AI & Data Significance 7/10

Systematic Review Finds High but Heterogeneous Diagnostic Accuracy for Deep Learning in Medical Imaging

This large-scale systematic review and meta-analysis of 503 studies evaluated deep learning algorithms across ophthalmology, breast disease, and respiratory imaging. AUCs ranged from 0.86 to 1.00 depending on the application, but significant heterogeneity in study design and methodology was identified. The authors call for AI-specific reporting guidelines, warning that methodological inconsistencies may lead to overestimation of diagnostic performance.

The original study

Diagnostic accuracy of deep learning in medical imaging: a systematic review and meta-analysis.

Authors
Aggarwal R, Sounderajah V, Martin G, Ting DSW, Karthikesalingam A, King D, et al.
Journal
NPJ digital medicine
Type
Journal Article, Review
PMID
33828217
Read the original study →

Original abstract

Deep learning (DL) has the potential to transform medical diagnostics. However, the diagnostic accuracy of DL is uncertain.

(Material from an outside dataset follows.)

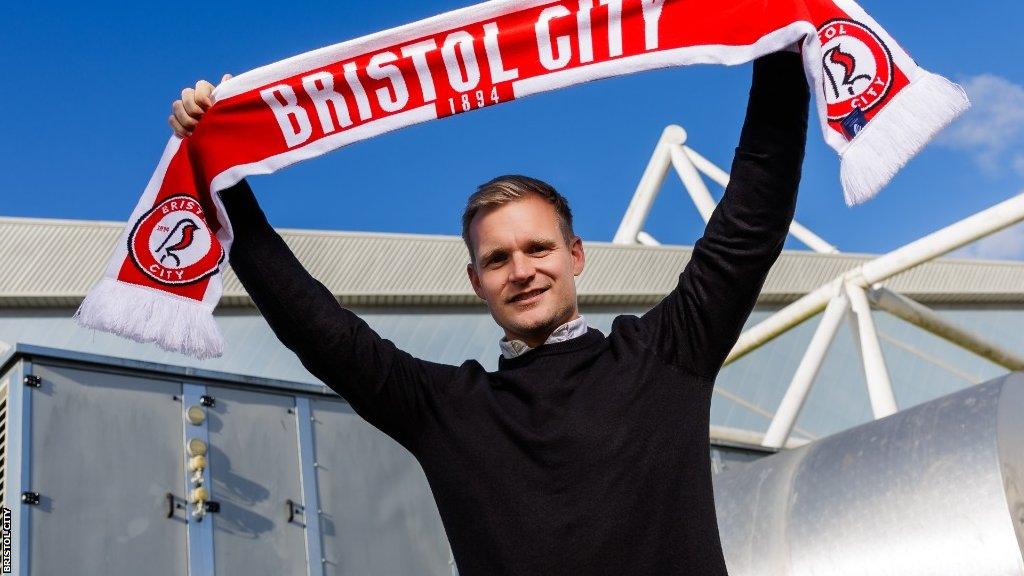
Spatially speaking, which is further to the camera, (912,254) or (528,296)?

Our aim was to evaluate the diagnostic accuracy of DL algorithms to identify pathology in medical imaging. Searches were conducted in Medline and EMBASE up to January 2020. We identified 11,921 studies, of which 503 were included in the systematic review. Eighty-two studies in ophthalmology, 82 in breast disease and 115 in respiratory disease were included for meta-analysis. Two hundred twenty-four studies in other specialities were included for qualitative review. Peer-reviewed studies that reported on the diagnostic accuracy of DL algorithms to identify pathology using medical imaging were included. Primary outcomes were measures of diagnostic accuracy, study design and reporting standards in the literature. Estimates were pooled using random-effects meta-analysis. In ophthalmology, AUC's ranged between 0.933 and 1 for diagnosing diabetic retinopathy, age-related macular degeneration and glaucoma on retinal fundus photographs and optical coherence tomography. In respiratory imaging, AUC's ranged between 0.864 and 0.937 for diagnosing lung nodules or lung cancer on chest X-ray or CT scan. For breast imaging, AUC's ranged between 0.868 and 0.909 for diagnosing breast cancer on mammogram, ultrasound, MRI and digital breast tomosynthesis. Heterogeneity was high between studies and extensive variation in methodology, terminology and outcome measures was noted. This can lead to an overestimation of the diagnostic accuracy of DL algorithms on medical imaging. There is an immediate need for the development of artificial intelligence-specific EQUATOR guidelines, particularly STARD, in order to provide guidance around key issues in this field.